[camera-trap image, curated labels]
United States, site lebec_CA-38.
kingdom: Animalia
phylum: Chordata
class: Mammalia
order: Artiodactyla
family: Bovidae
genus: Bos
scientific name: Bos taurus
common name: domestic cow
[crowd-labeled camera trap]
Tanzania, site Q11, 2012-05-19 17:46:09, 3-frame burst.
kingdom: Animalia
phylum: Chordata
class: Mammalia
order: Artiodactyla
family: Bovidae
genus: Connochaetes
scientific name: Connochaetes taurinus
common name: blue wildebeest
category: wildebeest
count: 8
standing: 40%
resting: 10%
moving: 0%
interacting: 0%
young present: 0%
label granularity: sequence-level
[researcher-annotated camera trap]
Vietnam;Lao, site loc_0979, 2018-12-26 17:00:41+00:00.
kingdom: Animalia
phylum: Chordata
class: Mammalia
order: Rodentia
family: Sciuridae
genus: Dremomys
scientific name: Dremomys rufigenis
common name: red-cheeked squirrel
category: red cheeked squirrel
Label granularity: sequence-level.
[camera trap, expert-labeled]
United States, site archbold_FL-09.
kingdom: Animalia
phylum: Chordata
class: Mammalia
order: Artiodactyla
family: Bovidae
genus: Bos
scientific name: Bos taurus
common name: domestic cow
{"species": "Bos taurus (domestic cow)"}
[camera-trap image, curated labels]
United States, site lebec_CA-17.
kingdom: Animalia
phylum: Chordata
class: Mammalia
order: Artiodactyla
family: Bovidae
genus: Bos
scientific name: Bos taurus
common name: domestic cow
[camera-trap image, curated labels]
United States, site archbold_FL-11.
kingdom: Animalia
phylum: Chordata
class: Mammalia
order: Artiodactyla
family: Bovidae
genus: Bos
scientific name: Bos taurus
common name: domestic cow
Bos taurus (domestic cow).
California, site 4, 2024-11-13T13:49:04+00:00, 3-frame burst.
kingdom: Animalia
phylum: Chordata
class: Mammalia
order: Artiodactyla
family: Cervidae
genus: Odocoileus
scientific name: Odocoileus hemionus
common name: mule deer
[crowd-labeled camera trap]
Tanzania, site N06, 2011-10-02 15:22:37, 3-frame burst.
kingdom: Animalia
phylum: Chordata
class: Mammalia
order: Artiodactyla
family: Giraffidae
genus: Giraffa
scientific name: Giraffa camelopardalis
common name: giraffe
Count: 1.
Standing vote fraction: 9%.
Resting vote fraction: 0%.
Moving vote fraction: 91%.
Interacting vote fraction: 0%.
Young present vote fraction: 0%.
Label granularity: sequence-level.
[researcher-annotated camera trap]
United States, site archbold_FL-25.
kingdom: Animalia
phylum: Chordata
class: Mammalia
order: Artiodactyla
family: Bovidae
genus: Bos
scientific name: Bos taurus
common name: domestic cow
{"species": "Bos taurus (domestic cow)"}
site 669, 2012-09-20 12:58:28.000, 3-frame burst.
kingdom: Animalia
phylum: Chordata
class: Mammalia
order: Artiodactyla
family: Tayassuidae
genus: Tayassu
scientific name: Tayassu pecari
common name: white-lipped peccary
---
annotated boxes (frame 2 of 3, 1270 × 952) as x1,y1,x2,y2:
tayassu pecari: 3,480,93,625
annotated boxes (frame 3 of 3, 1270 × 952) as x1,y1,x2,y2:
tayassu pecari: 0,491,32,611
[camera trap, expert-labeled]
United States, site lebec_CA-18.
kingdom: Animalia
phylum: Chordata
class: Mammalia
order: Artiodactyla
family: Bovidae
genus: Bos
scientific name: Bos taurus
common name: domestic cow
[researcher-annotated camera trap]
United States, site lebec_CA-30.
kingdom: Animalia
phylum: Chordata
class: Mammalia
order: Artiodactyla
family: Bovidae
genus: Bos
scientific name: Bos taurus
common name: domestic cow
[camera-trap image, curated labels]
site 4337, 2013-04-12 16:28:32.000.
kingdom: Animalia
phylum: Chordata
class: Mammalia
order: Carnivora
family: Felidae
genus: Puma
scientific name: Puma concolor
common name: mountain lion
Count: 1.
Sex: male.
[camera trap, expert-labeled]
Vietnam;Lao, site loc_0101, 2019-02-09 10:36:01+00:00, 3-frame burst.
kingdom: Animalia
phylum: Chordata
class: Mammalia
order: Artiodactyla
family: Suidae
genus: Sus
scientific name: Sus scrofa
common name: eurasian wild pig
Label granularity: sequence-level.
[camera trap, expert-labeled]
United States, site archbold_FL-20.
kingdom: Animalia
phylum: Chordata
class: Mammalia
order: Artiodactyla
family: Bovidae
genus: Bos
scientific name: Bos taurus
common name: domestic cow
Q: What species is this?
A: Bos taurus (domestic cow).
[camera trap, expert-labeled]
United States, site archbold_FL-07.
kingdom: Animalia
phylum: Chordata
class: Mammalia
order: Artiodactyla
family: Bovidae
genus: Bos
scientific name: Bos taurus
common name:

++++++++++++++++++++

*WORK INSTRUCTION:* Print every record above. Keep each one exactly as it is.

*TASK OUTPUT:*
[camera-trap image, curated labels]
United States, site lebec_CA-38.
kingdom: Animalia
phylum: Chordata
class: Mammalia
order: Artiodactyla
family: Bovidae
genus: Bos
scientific name: Bos taurus
common name: domestic cow
[crowd-labeled camera trap]
Tanzania, site Q11, 2012-05-19 17:46:09, 3-frame burst.
kingdom: Animalia
phylum: Chordata
class: Mammalia
order: Artiodactyla
family: Bovidae
genus: Connochaetes
scientific name: Connochaetes taurinus
common name: blue wildebeest
category: wildebeest
count: 8
standing: 40%
resting: 10%
moving: 0%
interacting: 0%
young present: 0%
label granularity: sequence-level
[researcher-annotated camera trap]
Vietnam;Lao, site loc_0979, 2018-12-26 17:00:41+00:00.
kingdom: Animalia
phylum: Chordata
class: Mammalia
order: Rodentia
family: Sciuridae
genus: Dremomys
scientific name: Dremomys rufigenis
common name: red-cheeked squirrel
category: red cheeked squirrel
Label granularity: sequence-level.
[camera trap, expert-labeled]
United States, site archbold_FL-09.
kingdom: Animalia
phylum: Chordata
class: Mammalia
order: Artiodactyla
family: Bovidae
genus: Bos
scientific name: Bos taurus
common name: domestic cow
{"species": "Bos taurus (domestic cow)"}
[camera-trap image, curated labels]
United States, site lebec_CA-17.
kingdom: Animalia
phylum: Chordata
class: Mammalia
order: Artiodactyla
family: Bovidae
genus: Bos
scientific name: Bos taurus
common name: domestic cow
[camera-trap image, curated labels]
United States, site archbold_FL-11.
kingdom: Animalia
phylum: Chordata
class: Mammalia
order: Artiodactyla
family: Bovidae
genus: Bos
scientific name: Bos taurus
common name: domestic cow
Bos taurus (domestic cow).
California, site 4, 2024-11-13T13:49:04+00:00, 3-frame burst.
kingdom: Animalia
phylum: Chordata
class: Mammalia
order: Artiodactyla
family: Cervidae
genus: Odocoileus
scientific name: Odocoileus hemionus
common name: mule deer
[crowd-labeled camera trap]
Tanzania, site N06, 2011-10-02 15:22:37, 3-frame burst.
kingdom: Animalia
phylum: Chordata
class: Mammalia
order: Artiodactyla
family: Giraffidae
genus: Giraffa
scientific name: Giraffa camelopardalis
common name: giraffe
Count: 1.
Standing vote fraction: 9%.
Resting vote fraction: 0%.
Moving vote fraction: 91%.
Interacting vote fraction: 0%.
Young present vote fraction: 0%.
Label granularity: sequence-level.
[researcher-annotated camera trap]
United States, site archbold_FL-25.
kingdom: Animalia
phylum: Chordata
class: Mammalia
order: Artiodactyla
family: Bovidae
genus: Bos
scientific name: Bos taurus
common name: domestic cow
{"species": "Bos taurus (domestic cow)"}
site 669, 2012-09-20 12:58:28.000, 3-frame burst.
kingdom: Animalia
phylum: Chordata
class: Mammalia
order: Artiodactyla
family: Tayassuidae
genus: Tayassu
scientific name: Tayassu pecari
common name: white-lipped peccary
---
annotated boxes (frame 2 of 3, 1270 × 952) as x1,y1,x2,y2:
tayassu pecari: 3,480,93,625
annotated boxes (frame 3 of 3, 1270 × 952) as x1,y1,x2,y2:
tayassu pecari: 0,491,32,611
[camera trap, expert-labeled]
United States, site lebec_CA-18.
kingdom: Animalia
phylum: Chordata
class: Mammalia
order: Artiodactyla
family: Bovidae
genus: Bos
scientific name: Bos taurus
common name: domestic cow
[researcher-annotated camera trap]
United States, site lebec_CA-30.
kingdom: Animalia
phylum: Chordata
class: Mammalia
order: Artiodactyla
family: Bovidae
genus: Bos
scientific name: Bos taurus
common name: domestic cow
[camera-trap image, curated labels]
site 4337, 2013-04-12 16:28:32.000.
kingdom: Animalia
phylum: Chordata
class: Mammalia
order: Carnivora
family: Felidae
genus: Puma
scientific name: Puma concolor
common name: mountain lion
Count: 1.
Sex: male.
[camera trap, expert-labeled]
Vietnam;Lao, site loc_0101, 2019-02-09 10:36:01+00:00, 3-frame burst.
kingdom: Animalia
phylum: Chordata
class: Mammalia
order: Artiodactyla
family: Suidae
genus: Sus
scientific name: Sus scrofa
common name: eurasian wild pig
Label granularity: sequence-level.
[camera trap, expert-labeled]
United States, site archbold_FL-20.
kingdom: Animalia
phylum: Chordata
class: Mammalia
order: Artiodactyla
family: Bovidae
genus: Bos
scientific name: Bos taurus
common name: domestic cow
Q: What species is this?
A: Bos taurus (domestic cow).
[camera trap, expert-labeled]
United States, site archbold_FL-07.
kingdom: Animalia
phylum: Chordata
class: Mammalia
order: Artiodactyla
family: Bovidae
genus: Bos
scientific name: Bos taurus
common name:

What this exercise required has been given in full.